• **Task instructions**
Switch "green tree" to "leafy tree" in everything from the line containing "Among the items" down to the end of the records, and write those lines out again with nothing else changed.

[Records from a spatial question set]
══════

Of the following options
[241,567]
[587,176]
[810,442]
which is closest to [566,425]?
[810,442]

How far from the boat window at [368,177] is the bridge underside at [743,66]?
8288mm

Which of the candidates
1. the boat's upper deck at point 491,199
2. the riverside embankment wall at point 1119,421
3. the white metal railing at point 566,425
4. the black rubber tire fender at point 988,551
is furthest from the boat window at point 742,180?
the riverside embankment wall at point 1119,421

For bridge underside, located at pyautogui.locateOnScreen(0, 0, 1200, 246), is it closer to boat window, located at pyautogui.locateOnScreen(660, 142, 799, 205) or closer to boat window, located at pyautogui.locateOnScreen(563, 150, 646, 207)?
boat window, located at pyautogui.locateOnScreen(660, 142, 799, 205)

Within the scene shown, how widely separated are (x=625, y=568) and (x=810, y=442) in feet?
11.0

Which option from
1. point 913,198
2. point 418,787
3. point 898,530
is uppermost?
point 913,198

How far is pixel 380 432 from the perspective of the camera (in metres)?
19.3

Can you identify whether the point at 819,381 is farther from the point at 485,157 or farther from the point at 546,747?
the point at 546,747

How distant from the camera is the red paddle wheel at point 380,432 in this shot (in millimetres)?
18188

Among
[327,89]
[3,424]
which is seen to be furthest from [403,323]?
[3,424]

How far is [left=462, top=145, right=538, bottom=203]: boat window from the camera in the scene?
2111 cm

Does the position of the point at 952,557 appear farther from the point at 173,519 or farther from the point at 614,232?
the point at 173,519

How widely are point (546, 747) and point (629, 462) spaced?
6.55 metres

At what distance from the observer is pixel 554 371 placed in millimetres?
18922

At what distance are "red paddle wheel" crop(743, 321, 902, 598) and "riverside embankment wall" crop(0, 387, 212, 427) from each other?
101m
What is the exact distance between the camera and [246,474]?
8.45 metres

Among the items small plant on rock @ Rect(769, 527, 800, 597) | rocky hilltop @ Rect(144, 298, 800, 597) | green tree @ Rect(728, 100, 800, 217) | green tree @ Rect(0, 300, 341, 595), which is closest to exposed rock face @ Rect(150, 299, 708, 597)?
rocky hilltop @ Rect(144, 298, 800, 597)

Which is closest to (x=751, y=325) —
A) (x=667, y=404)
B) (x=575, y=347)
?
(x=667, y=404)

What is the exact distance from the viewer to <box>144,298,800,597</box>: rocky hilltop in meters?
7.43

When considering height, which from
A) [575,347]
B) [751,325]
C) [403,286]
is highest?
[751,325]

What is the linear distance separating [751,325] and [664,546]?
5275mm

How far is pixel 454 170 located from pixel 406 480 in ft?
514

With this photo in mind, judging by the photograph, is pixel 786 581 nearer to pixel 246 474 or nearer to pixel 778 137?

══════

• **Solution below**
Among the items small plant on rock @ Rect(769, 527, 800, 597) | rocky hilltop @ Rect(144, 298, 800, 597) | leafy tree @ Rect(728, 100, 800, 217) | leafy tree @ Rect(0, 300, 341, 595), which is closest to exposed rock face @ Rect(150, 299, 708, 597)?
rocky hilltop @ Rect(144, 298, 800, 597)

Which is closest to (x=751, y=325) —
A) (x=667, y=404)
B) (x=575, y=347)
?
(x=667, y=404)

What is the exact distance from the viewer to <box>144,298,800,597</box>: rocky hilltop in meters?
7.43

When considering height, which from
A) [575,347]
B) [751,325]
C) [403,286]
is highest?
[751,325]

What is the linear distance separating [751,325] and [664,546]?
5275mm

How far is pixel 454 170 located from pixel 406 480 in ft?
514

With this photo in mind, judging by the photograph, is pixel 786 581 nearer to pixel 246 474 or nearer to pixel 778 137?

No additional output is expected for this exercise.